As beneficial as the e-cycling process may sound, it does have some issues which have put it under the scanner of late. Manufacturers argue that this process limits the process of innovation by making people stick to the same old stuff which is tweaked to make it slightly better. On the other hand, the critics of this process claim that the companies which carry out recycling of electronic goods tend to cause more harm to the environment than what we believe.
At the same time, the process has also been subjected to some serious allegations with some people alleging that all those companies which collect electronic goods for recycling actually export them to the developing countries, or themselves dump them in the landfills, instead of recycling them. While the United States has some legal provisions restricting the dumping of hazardous electronic goods in place, these are not as good as the e-waste management model followed by the European Union which makes it mandatory for the manufacturers to take the responsibility of recycling their goods and bans the export of goods meant to be recycled.

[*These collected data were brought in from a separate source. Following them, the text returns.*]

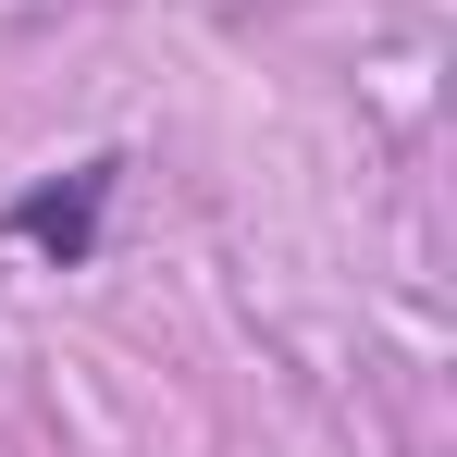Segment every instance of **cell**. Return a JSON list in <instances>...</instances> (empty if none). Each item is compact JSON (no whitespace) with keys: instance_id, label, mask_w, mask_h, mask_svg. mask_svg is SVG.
I'll return each instance as SVG.
<instances>
[{"instance_id":"obj_1","label":"cell","mask_w":457,"mask_h":457,"mask_svg":"<svg viewBox=\"0 0 457 457\" xmlns=\"http://www.w3.org/2000/svg\"><path fill=\"white\" fill-rule=\"evenodd\" d=\"M112 186H124V149H87L75 173L12 186V198H0V235L37 247L50 272H87V260H99V223H112Z\"/></svg>"}]
</instances>
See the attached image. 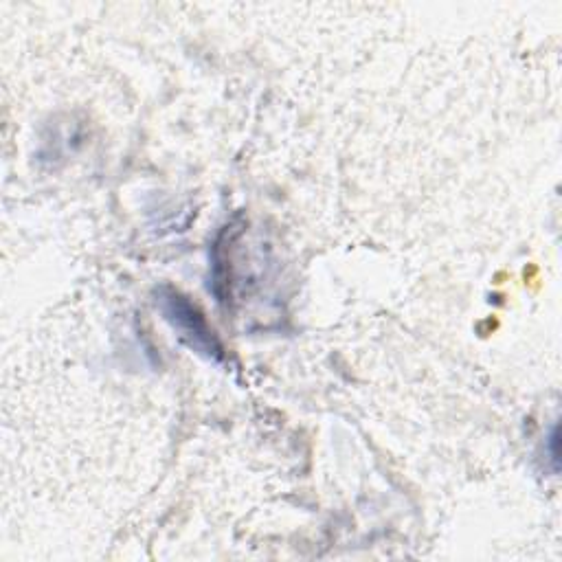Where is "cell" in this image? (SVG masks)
Here are the masks:
<instances>
[{
	"instance_id": "7a4b0ae2",
	"label": "cell",
	"mask_w": 562,
	"mask_h": 562,
	"mask_svg": "<svg viewBox=\"0 0 562 562\" xmlns=\"http://www.w3.org/2000/svg\"><path fill=\"white\" fill-rule=\"evenodd\" d=\"M545 453L549 457V462H552L554 472H558V424L552 426V433L545 440Z\"/></svg>"
},
{
	"instance_id": "6da1fadb",
	"label": "cell",
	"mask_w": 562,
	"mask_h": 562,
	"mask_svg": "<svg viewBox=\"0 0 562 562\" xmlns=\"http://www.w3.org/2000/svg\"><path fill=\"white\" fill-rule=\"evenodd\" d=\"M154 301L156 308L163 312L165 321L172 325L178 339H181L189 350L209 358V361H222L224 347L218 341L216 332L209 328L202 312L183 295V292H178L170 286H161L154 292Z\"/></svg>"
}]
</instances>
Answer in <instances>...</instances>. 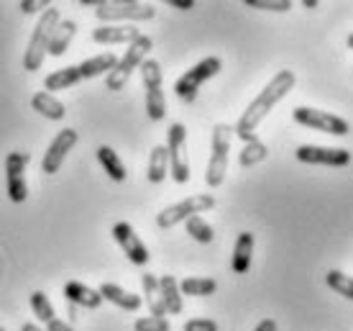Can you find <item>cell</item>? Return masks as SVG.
<instances>
[{
  "instance_id": "24",
  "label": "cell",
  "mask_w": 353,
  "mask_h": 331,
  "mask_svg": "<svg viewBox=\"0 0 353 331\" xmlns=\"http://www.w3.org/2000/svg\"><path fill=\"white\" fill-rule=\"evenodd\" d=\"M82 77H80V70L77 67H64V70H57V72H52L49 77L44 80V93H59V90H67V88H72V85H77Z\"/></svg>"
},
{
  "instance_id": "19",
  "label": "cell",
  "mask_w": 353,
  "mask_h": 331,
  "mask_svg": "<svg viewBox=\"0 0 353 331\" xmlns=\"http://www.w3.org/2000/svg\"><path fill=\"white\" fill-rule=\"evenodd\" d=\"M74 34H77V23H74V21H70V18H67V21H59L57 28H54L52 41H49L46 54H52V57H62V54L70 49Z\"/></svg>"
},
{
  "instance_id": "39",
  "label": "cell",
  "mask_w": 353,
  "mask_h": 331,
  "mask_svg": "<svg viewBox=\"0 0 353 331\" xmlns=\"http://www.w3.org/2000/svg\"><path fill=\"white\" fill-rule=\"evenodd\" d=\"M21 331H44V329H39L36 323H23V326H21Z\"/></svg>"
},
{
  "instance_id": "25",
  "label": "cell",
  "mask_w": 353,
  "mask_h": 331,
  "mask_svg": "<svg viewBox=\"0 0 353 331\" xmlns=\"http://www.w3.org/2000/svg\"><path fill=\"white\" fill-rule=\"evenodd\" d=\"M141 285H143V296H146V305H149L151 316L164 319L167 311H164V303H161V296H159V278L151 275V272H146V275L141 278Z\"/></svg>"
},
{
  "instance_id": "16",
  "label": "cell",
  "mask_w": 353,
  "mask_h": 331,
  "mask_svg": "<svg viewBox=\"0 0 353 331\" xmlns=\"http://www.w3.org/2000/svg\"><path fill=\"white\" fill-rule=\"evenodd\" d=\"M97 293H100L103 301H110V303L118 305V308H123V311H139L143 303L141 296L128 293V290H123L121 285H113V283H103V285L97 287Z\"/></svg>"
},
{
  "instance_id": "5",
  "label": "cell",
  "mask_w": 353,
  "mask_h": 331,
  "mask_svg": "<svg viewBox=\"0 0 353 331\" xmlns=\"http://www.w3.org/2000/svg\"><path fill=\"white\" fill-rule=\"evenodd\" d=\"M221 70H223L221 57H205L203 62H197L192 70H187L185 75L174 82L176 98L182 100V103H192V100L197 98V90L203 88V82L215 77Z\"/></svg>"
},
{
  "instance_id": "29",
  "label": "cell",
  "mask_w": 353,
  "mask_h": 331,
  "mask_svg": "<svg viewBox=\"0 0 353 331\" xmlns=\"http://www.w3.org/2000/svg\"><path fill=\"white\" fill-rule=\"evenodd\" d=\"M325 283H327V287H333L338 296H343V298H348L351 301L353 298V283H351V278L345 275V272H341V269H330L325 275Z\"/></svg>"
},
{
  "instance_id": "12",
  "label": "cell",
  "mask_w": 353,
  "mask_h": 331,
  "mask_svg": "<svg viewBox=\"0 0 353 331\" xmlns=\"http://www.w3.org/2000/svg\"><path fill=\"white\" fill-rule=\"evenodd\" d=\"M77 131L74 129H64L59 134L54 136V142L49 144V149L44 152V160H41V172L44 175H54L59 172V167L64 164V157L72 152V146L77 144Z\"/></svg>"
},
{
  "instance_id": "31",
  "label": "cell",
  "mask_w": 353,
  "mask_h": 331,
  "mask_svg": "<svg viewBox=\"0 0 353 331\" xmlns=\"http://www.w3.org/2000/svg\"><path fill=\"white\" fill-rule=\"evenodd\" d=\"M31 308H34V314L39 321H54V305L52 301L46 298V293H41V290H36V293H31Z\"/></svg>"
},
{
  "instance_id": "14",
  "label": "cell",
  "mask_w": 353,
  "mask_h": 331,
  "mask_svg": "<svg viewBox=\"0 0 353 331\" xmlns=\"http://www.w3.org/2000/svg\"><path fill=\"white\" fill-rule=\"evenodd\" d=\"M297 160L305 164H325V167H345L351 162V152L345 149H327V146H312V144H302L297 149Z\"/></svg>"
},
{
  "instance_id": "11",
  "label": "cell",
  "mask_w": 353,
  "mask_h": 331,
  "mask_svg": "<svg viewBox=\"0 0 353 331\" xmlns=\"http://www.w3.org/2000/svg\"><path fill=\"white\" fill-rule=\"evenodd\" d=\"M26 152H10L6 160V180H8V198L13 203H23L28 198V185H26V167H28Z\"/></svg>"
},
{
  "instance_id": "7",
  "label": "cell",
  "mask_w": 353,
  "mask_h": 331,
  "mask_svg": "<svg viewBox=\"0 0 353 331\" xmlns=\"http://www.w3.org/2000/svg\"><path fill=\"white\" fill-rule=\"evenodd\" d=\"M97 21L110 23V21H149L157 16V8L149 3H136V0H105L95 10Z\"/></svg>"
},
{
  "instance_id": "41",
  "label": "cell",
  "mask_w": 353,
  "mask_h": 331,
  "mask_svg": "<svg viewBox=\"0 0 353 331\" xmlns=\"http://www.w3.org/2000/svg\"><path fill=\"white\" fill-rule=\"evenodd\" d=\"M0 331H6V329H3V326H0Z\"/></svg>"
},
{
  "instance_id": "3",
  "label": "cell",
  "mask_w": 353,
  "mask_h": 331,
  "mask_svg": "<svg viewBox=\"0 0 353 331\" xmlns=\"http://www.w3.org/2000/svg\"><path fill=\"white\" fill-rule=\"evenodd\" d=\"M151 46H154V41H151L149 36H143V34L139 36L133 44H128V49H125V54H123V59H118V64L108 72L105 88L108 90H123L125 82H128V77L133 75V70H139V67L146 62V54H149Z\"/></svg>"
},
{
  "instance_id": "26",
  "label": "cell",
  "mask_w": 353,
  "mask_h": 331,
  "mask_svg": "<svg viewBox=\"0 0 353 331\" xmlns=\"http://www.w3.org/2000/svg\"><path fill=\"white\" fill-rule=\"evenodd\" d=\"M176 285H179L182 296H194V298L212 296L218 290V283L212 278H185L182 283H176Z\"/></svg>"
},
{
  "instance_id": "21",
  "label": "cell",
  "mask_w": 353,
  "mask_h": 331,
  "mask_svg": "<svg viewBox=\"0 0 353 331\" xmlns=\"http://www.w3.org/2000/svg\"><path fill=\"white\" fill-rule=\"evenodd\" d=\"M159 296H161V303H164V311L172 316H179L182 314V293H179V285H176V280L172 275H164L159 278Z\"/></svg>"
},
{
  "instance_id": "20",
  "label": "cell",
  "mask_w": 353,
  "mask_h": 331,
  "mask_svg": "<svg viewBox=\"0 0 353 331\" xmlns=\"http://www.w3.org/2000/svg\"><path fill=\"white\" fill-rule=\"evenodd\" d=\"M31 108H34L36 113H41L44 118H49V121H62V118L67 116L64 103H59L54 95H49L44 90H39L34 98H31Z\"/></svg>"
},
{
  "instance_id": "15",
  "label": "cell",
  "mask_w": 353,
  "mask_h": 331,
  "mask_svg": "<svg viewBox=\"0 0 353 331\" xmlns=\"http://www.w3.org/2000/svg\"><path fill=\"white\" fill-rule=\"evenodd\" d=\"M141 36V31L133 26H100L92 31V41L95 44H133Z\"/></svg>"
},
{
  "instance_id": "10",
  "label": "cell",
  "mask_w": 353,
  "mask_h": 331,
  "mask_svg": "<svg viewBox=\"0 0 353 331\" xmlns=\"http://www.w3.org/2000/svg\"><path fill=\"white\" fill-rule=\"evenodd\" d=\"M187 142V129L182 124H172L169 126V136H167V157H169V172L174 182L185 185L190 180V162L182 160V146Z\"/></svg>"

The latest development in the world of electronics happens to be the initiative taken by the manufacturers to collect and recycle electronic goods for free of cost. Dell started this trend with their free recycling program back in 2006, and was followed by several bigwigs of the industry. While this move from the manufacturers is no doubt a welcome move, we at the grass root level need to understand why we should recycle and do our bit to make sure that the environment is not harmed. If the manufacturers and governments keep coming with recycling plans, but we don't do our bit - we won't make any progress in terms of making our planet safe.